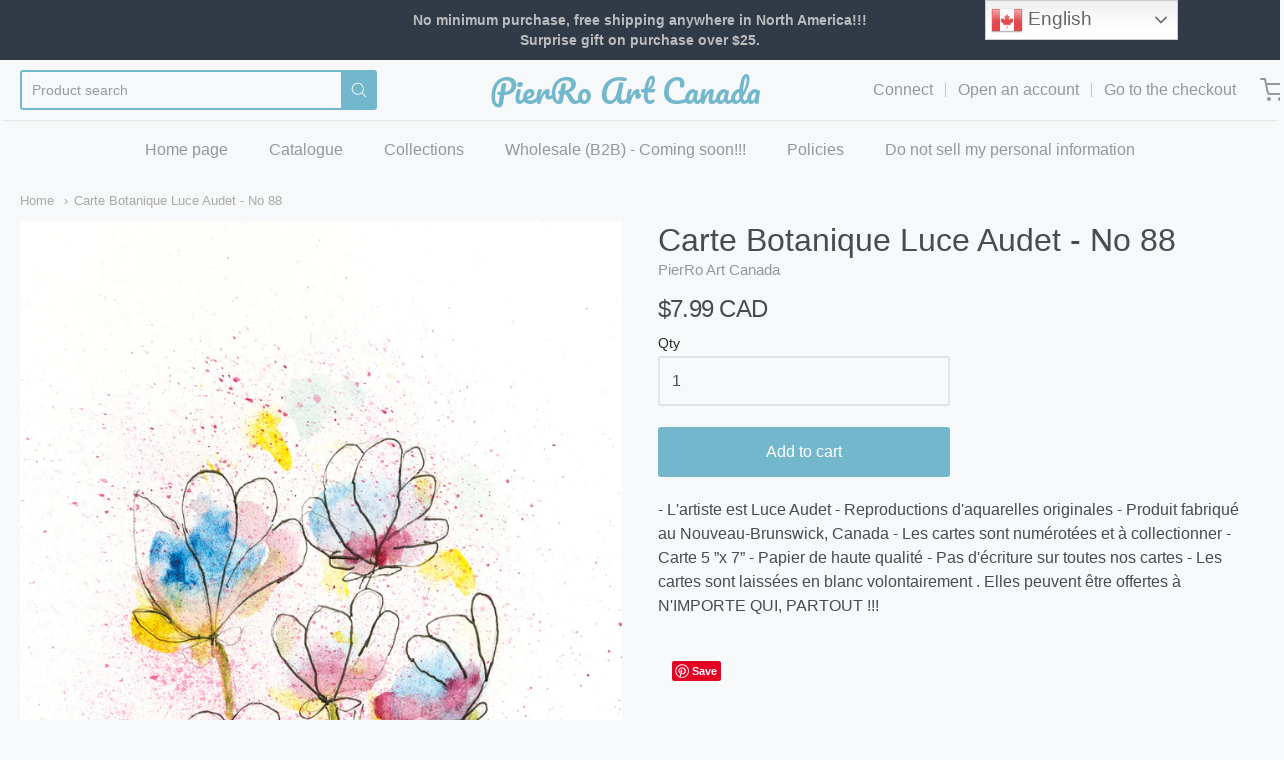

--- FILE ---
content_type: text/javascript
request_url: https://pierroartcanada.ca/cdn/shop/t/4/assets/theme-custom.js?v=2786494405936754481697231943
body_size: -586
content:
(function($){$(function(){})})(jQuery);
//# sourceMappingURL=/cdn/shop/t/4/assets/theme-custom.js.map?v=2786494405936754481697231943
• • • • •
▶ **What to do**: Go through the records and show every line with the string "assets" in it.

▶ **Task response**:
request_url: https://pierroartcanada.ca/cdn/shop/t/4/assets/theme-custom.js?v=2786494405936754481697231943
//# sourceMappingURL=/cdn/shop/t/4/assets/theme-custom.js.map?v=2786494405936754481697231943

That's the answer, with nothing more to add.